From no insurance to cutbacks in state-run health care, plenty of Arizona's 14 rural hospitals are feeling the pain, and all this could affect your wait at local hospitals.

Southeast Arizona Medical Center in Douglas continues to deal with the challenge of patients who can't pay for their care, nor have the insurance coverage to do so.  This is a problem that continues to burden rural Arizona hospitals.

A quick response and immediate care are necessary in Douglas just like anywhere else.

"We run a lot of medical calls," said Douglas Fire Department engineer and medical coordinator Rick Martinez.

Patients in those calls have to go somewhere.  In Douglas, that's usually Southeast Arizona Medical Center.

"We need that kind of care going to patients going to the hospital.  Otherwise, it's going to be a long distance we have to travel," Martinez said.

"There's a time-sensitive issue there for them to get the appropriate treatment," said SAMC CEO Annie Benson.

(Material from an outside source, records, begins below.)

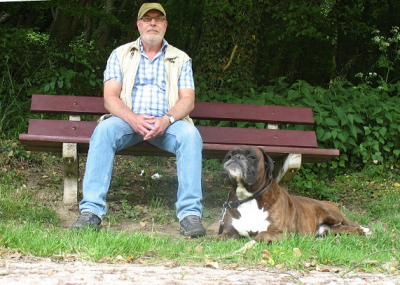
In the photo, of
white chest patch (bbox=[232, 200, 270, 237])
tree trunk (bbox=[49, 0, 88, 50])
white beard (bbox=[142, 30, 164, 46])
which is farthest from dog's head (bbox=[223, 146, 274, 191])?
tree trunk (bbox=[49, 0, 88, 50])

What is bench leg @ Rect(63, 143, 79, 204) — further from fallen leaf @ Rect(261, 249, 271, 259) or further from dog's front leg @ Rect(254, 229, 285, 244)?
fallen leaf @ Rect(261, 249, 271, 259)

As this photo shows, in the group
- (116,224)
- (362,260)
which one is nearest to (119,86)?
(116,224)

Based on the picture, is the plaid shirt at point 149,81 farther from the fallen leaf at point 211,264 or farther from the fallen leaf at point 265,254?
the fallen leaf at point 211,264

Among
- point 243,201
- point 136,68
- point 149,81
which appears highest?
point 136,68

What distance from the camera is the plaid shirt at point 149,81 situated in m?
5.46

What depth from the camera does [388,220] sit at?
5.91 m

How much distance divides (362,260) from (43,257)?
2013 millimetres

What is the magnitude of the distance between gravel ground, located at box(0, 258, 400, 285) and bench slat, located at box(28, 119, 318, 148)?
2.71m

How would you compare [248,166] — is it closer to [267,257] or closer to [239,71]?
[267,257]

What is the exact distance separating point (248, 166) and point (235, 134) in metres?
1.76

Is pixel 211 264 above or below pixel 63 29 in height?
below

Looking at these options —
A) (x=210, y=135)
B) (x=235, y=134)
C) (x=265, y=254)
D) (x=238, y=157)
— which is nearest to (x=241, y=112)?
(x=235, y=134)

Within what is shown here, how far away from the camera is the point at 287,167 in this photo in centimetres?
587

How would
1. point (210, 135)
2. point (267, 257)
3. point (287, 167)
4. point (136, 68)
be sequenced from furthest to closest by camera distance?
1. point (210, 135)
2. point (287, 167)
3. point (136, 68)
4. point (267, 257)
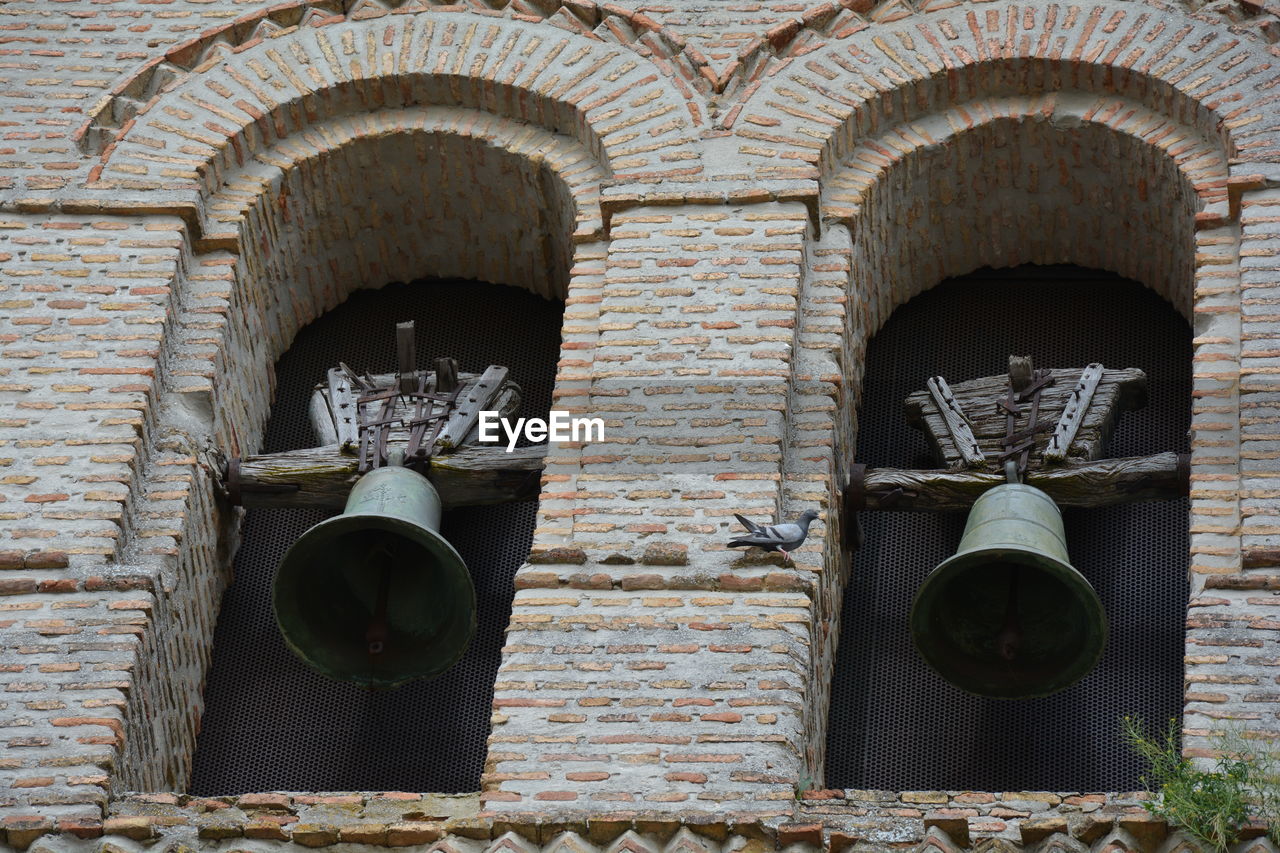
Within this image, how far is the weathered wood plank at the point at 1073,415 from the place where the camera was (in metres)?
10.1

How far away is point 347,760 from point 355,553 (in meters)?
0.75

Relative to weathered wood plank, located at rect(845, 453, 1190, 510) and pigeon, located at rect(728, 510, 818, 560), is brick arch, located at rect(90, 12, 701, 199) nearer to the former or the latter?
weathered wood plank, located at rect(845, 453, 1190, 510)

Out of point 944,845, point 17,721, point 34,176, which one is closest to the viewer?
point 944,845

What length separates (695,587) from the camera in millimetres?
9375

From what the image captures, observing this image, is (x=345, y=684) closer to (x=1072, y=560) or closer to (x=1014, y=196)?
(x=1072, y=560)

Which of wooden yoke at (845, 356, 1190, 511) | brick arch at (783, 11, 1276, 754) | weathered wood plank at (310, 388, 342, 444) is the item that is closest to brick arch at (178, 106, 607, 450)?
weathered wood plank at (310, 388, 342, 444)

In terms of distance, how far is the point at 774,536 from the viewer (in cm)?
929

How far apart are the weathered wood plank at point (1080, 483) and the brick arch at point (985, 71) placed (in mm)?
1560

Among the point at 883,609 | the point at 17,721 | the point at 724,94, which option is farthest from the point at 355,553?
the point at 724,94

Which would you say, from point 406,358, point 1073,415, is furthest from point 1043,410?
point 406,358

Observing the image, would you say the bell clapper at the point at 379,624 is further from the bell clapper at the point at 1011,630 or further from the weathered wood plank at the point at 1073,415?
the weathered wood plank at the point at 1073,415

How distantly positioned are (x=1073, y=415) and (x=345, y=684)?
9.42ft

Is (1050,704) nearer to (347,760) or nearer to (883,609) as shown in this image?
(883,609)

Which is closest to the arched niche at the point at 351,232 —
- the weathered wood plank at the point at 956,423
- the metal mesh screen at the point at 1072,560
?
the weathered wood plank at the point at 956,423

Benson said that about 18 employees, not doctors or nurses, were cut last year.  SAMC is in chapter eleven bankruptcy protection and has financial support from Sierra Vista Regional Medical Center.  A big challenge is that about half of Douglas patients cannot pay or they use Medicaid through Arizona Health Care Cost Containment System, also known as AHCCCS, and that pays only two thirds to three quarters of cost.

"It's difficult.  Part of why little rural hospitals are not surviving.  And one of those strategies is certainly to partner with bigger hospitals," Benson said.

"So if we can increase coverage and increase payment rates, I think that's going to be helpful," said Kevin Driesen, with the Center for Rural Health.

Driesen pointed out that cuts to AHCCCS hurt rural communities more.  The state has fourteen rural hospitals.  Driesen said that as many as six in recent years have been in the red.  Worst case is that losing these hospitals could mean long commutes for those patients to places like Sierra Vista and Tucson.

"For example during flu season.  January, February of the year.  I think you're more likely to feel the impact of people coming up and even more people using the emergency department, so, I think there would be an effect," Driesen said.

Either way, losing rural hospitals means more time and money transporting critical patients.  Some of them will need our tax money for the ride.

"It would also be a strain on our department, locally, economically, you're looking at more dollars meaning more overtime, more paramedics, EMT's transporting patients to a facility that's further away, Martinez said.

The Arizona legislature has yet to decide whether to expand Medicaid funding and accept that federal money.